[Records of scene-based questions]
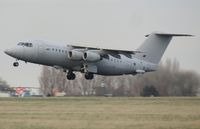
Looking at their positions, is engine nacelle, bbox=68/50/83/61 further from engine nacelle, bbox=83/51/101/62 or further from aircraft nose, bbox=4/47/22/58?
aircraft nose, bbox=4/47/22/58

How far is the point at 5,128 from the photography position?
84.0 feet

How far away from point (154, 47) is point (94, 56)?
7.77m

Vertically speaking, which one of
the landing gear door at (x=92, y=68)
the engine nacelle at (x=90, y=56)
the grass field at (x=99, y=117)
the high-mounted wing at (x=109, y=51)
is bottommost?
the grass field at (x=99, y=117)

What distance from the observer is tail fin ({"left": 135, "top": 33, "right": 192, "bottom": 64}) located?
59969mm

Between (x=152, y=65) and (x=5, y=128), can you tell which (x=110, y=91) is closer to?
(x=152, y=65)

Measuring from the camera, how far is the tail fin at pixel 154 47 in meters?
60.0

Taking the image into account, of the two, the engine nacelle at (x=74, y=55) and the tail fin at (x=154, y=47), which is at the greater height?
the tail fin at (x=154, y=47)

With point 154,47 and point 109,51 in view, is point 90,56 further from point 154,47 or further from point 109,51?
point 154,47

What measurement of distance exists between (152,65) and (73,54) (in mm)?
9074

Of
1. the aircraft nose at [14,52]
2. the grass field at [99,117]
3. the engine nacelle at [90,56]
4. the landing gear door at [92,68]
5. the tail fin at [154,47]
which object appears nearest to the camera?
the grass field at [99,117]

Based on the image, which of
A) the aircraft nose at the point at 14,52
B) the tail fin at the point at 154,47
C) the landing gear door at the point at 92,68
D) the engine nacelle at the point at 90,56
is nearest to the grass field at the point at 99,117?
the aircraft nose at the point at 14,52

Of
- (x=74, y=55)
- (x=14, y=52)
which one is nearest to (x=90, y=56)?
(x=74, y=55)

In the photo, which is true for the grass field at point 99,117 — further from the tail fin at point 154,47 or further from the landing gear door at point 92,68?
the tail fin at point 154,47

Stated exercise: Change "engine nacelle" to "jet engine" in the records, starting at the line that has "Taking the image" and stopping after the final record, with everything else left unchanged. Give back only those lines.

Completed exercise:
Taking the image into account, of the two, the jet engine at (x=74, y=55) and the tail fin at (x=154, y=47), which is at the greater height?
the tail fin at (x=154, y=47)

With point 154,47 and point 109,51 in view, is point 90,56 further from point 154,47 or further from point 109,51?
point 154,47

What measurement of distance exists between (152,65) and (73,54) (in mm)?
9074

Of
1. the aircraft nose at [14,52]
2. the grass field at [99,117]
3. the jet engine at [90,56]
4. the landing gear door at [92,68]
5. the tail fin at [154,47]
which object appears nearest to the camera?
the grass field at [99,117]

Based on the image, which of
A) the aircraft nose at the point at 14,52
B) the tail fin at the point at 154,47
C) the landing gear door at the point at 92,68
D) the jet engine at the point at 90,56
is nearest to the grass field at the point at 99,117?
the aircraft nose at the point at 14,52

Of
- (x=74, y=55)
- (x=14, y=52)
which one is nearest to (x=90, y=56)?
(x=74, y=55)

In the photo, which is true for the grass field at point 99,117 — further from the tail fin at point 154,47 or further from the landing gear door at point 92,68?
the tail fin at point 154,47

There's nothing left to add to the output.